For the US Navy the greatest war prize was surely German diesels, which grossly outperformed anything in US or British service. U 140 was powered by two ten-cylinder MAN four-stroke engines plus two six-cylinder battery-charging engines. The post-war US Navy copied the MAN diesel engine at the New York Navy Yard and installed its version on board many ‘S’ class submarines. Under the provisions of the Versailles Treaty, the Germans were not permitted to export military materiel, so there was no question of license production. US naval intelligence noted angrily that the Japanese had no such scruples (their initial long-range submarines were based on German designs) and within a few years the US Navy was considering buying German naval equipment. This photograph shows the engine room of U 140.

▶ [Set exercise A]: In the passage about U 140, where did the post-war US Navy copy the MAN diesel engine?
▶ [Set exercise B]: Transcribe the part of the U 140 passage between "For the US Navy" and "room of U 140.", inclusive.

▶ [Provided records]:
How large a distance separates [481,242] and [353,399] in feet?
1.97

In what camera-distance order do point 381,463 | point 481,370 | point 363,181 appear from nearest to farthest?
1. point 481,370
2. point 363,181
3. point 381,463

▶ [Correct response A]: At the New York Navy Yard.

▶ [Correct response B]:
For the US Navy the greatest war prize was surely German diesels, which grossly outperformed anything in US or British service. U 140 was powered by two ten-cylinder MAN four-stroke engines plus two six-cylinder battery-charging engines. The post-war US Navy copied the MAN diesel engine at the New York Navy Yard and installed its version on board many ‘S’ class submarines. Under the provisions of the Versailles Treaty, the Germans were not permitted to export military materiel, so there was no question of license production. US naval intelligence noted angrily that the Japanese had no such scruples (their initial long-range submarines were based on German designs) and within a few years the US Navy was considering buying German naval equipment. This photograph shows the engine room of U 140.